TASK STATEMENT: Gather every line below that contains the string "photograph", and copy each such line in full. Treat uppercase and lowercase as different.

DATASET RECORDS:
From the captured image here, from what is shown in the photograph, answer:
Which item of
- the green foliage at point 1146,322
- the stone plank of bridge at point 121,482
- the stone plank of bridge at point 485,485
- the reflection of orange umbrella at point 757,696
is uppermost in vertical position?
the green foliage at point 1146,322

--

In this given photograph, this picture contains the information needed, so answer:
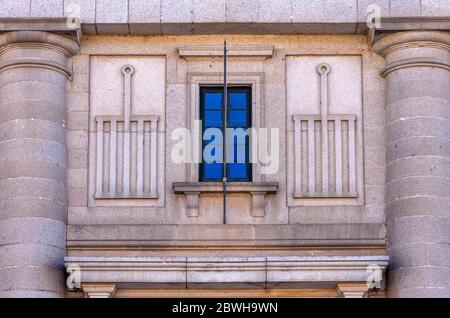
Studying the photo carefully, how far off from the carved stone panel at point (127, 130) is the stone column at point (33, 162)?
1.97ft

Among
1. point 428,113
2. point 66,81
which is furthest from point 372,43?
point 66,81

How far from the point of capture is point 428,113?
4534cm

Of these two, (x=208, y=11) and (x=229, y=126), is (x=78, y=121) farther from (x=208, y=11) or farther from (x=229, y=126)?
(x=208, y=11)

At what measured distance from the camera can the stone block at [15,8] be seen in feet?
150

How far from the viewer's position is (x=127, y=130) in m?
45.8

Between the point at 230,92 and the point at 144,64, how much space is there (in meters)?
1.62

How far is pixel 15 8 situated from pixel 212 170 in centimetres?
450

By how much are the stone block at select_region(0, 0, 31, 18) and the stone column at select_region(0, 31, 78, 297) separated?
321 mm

TASK OUTPUT:
From the captured image here, from what is shown in the photograph, answer:
In this given photograph, this picture contains the information needed, so answer:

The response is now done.